## Excerpt to read
..........

Mapping talc mineralisation and associated alteration using airborne and satellite-borne spectrometry: A case study at Mt Fitton, South Australia

Abstract

The Mount Fitton talc deposit and associated alteration, located in the northern Adelaide Geosyncline, has been observed to have characteristic spectral signatures in the short-wave infrared and thermal infrared wavelength regions. In particular, reflectance and emissivity spectral measurements of field samples collected in the area have been shown to contain spectral absorption features diagnostic of talc, muscovite/white mica, chlorite, and amphibole minerals. Such minerals are products of the hydrothermal alteration associated with the formation of talc mineralisation. Spectral measurements of field samples also identified other minerals related to the host-rock composition, such as quartz, dolomite, calcite, magnesite and mica/illite. The distinct, and often unique, nature of these spectral signatures indicates the potential for mapping alteration and lithological units at Mount Fitton. Several airborne sensors and recently launched satellite-borne systems have acquired data in the Mount Fitton area, and these data have been processed to evaluate their ability to map the outcropping geology. In particular, the Mount Fitton test site has been used to test various remote-sensing systems with different spectral and spatial resolutions, wavelength ranges and viewing platforms, for their ability to provide useful exploration information, including the location and nature of hydrothermal alteration. Although airborne and satellite-borne multi-spectral systems successfully discriminated geological units and mineral groups, identification of talc and other alteration minerals without a priori information required hyperspectral sensors. It was also found that higher signal-to-noise, spectral resolution and access to different wavelength regions improved the mapping of talc and associated alteration. Spectrally derived mineral maps were found to provide useful supplementary information, which complements traditional airborne geophysical datasets, such as radiometrics or magnetics.

..........

## Record set
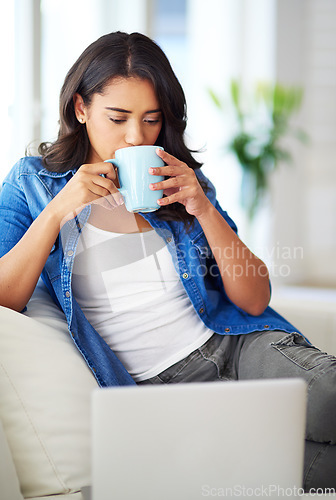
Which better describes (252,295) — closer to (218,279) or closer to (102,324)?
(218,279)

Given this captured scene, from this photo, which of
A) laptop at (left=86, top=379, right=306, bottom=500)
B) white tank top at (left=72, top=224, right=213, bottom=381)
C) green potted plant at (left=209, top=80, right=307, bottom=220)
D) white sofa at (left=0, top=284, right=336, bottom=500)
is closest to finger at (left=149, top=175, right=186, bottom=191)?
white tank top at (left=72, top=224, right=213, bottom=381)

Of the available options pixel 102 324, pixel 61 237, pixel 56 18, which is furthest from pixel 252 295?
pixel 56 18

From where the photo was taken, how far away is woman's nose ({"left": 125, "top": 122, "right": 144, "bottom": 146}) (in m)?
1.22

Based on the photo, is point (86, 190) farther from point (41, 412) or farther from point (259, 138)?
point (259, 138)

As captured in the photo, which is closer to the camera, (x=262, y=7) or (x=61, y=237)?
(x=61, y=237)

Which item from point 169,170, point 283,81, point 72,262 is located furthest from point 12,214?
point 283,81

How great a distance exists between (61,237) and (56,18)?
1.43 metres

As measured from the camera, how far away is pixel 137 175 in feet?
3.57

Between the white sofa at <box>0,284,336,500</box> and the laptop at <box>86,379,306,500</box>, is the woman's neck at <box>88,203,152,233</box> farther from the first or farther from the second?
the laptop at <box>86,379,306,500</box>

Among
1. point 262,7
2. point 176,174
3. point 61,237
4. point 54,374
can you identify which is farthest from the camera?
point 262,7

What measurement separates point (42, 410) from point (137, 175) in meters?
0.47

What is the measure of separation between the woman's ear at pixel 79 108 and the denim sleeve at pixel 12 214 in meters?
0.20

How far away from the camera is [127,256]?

..........

## Problem statement
Decide whether each statement below agrees with the abstract on talc mapping at Mount Fitton, answering yes or no and quoting the deciding words from the abstract. (a) Hyperspectral sensors were needed to identify talc without a priori information. (b) Spectrally derived mineral maps were found to replace airborne geophysical datasets such as magnetics. (c) The Mount Fitton talc deposit lies in the southern Adelaide Geosyncline.

## Solved problem
(a) Yes: "identification of talc and other alteration minerals without a priori information required hyperspectral sensors"
(b) No: "provide useful supplementary information, which complements traditional airborne geophysical datasets, such as radiometrics or magnetics"
(c) No: "located in the northern Adelaide Geosyncline"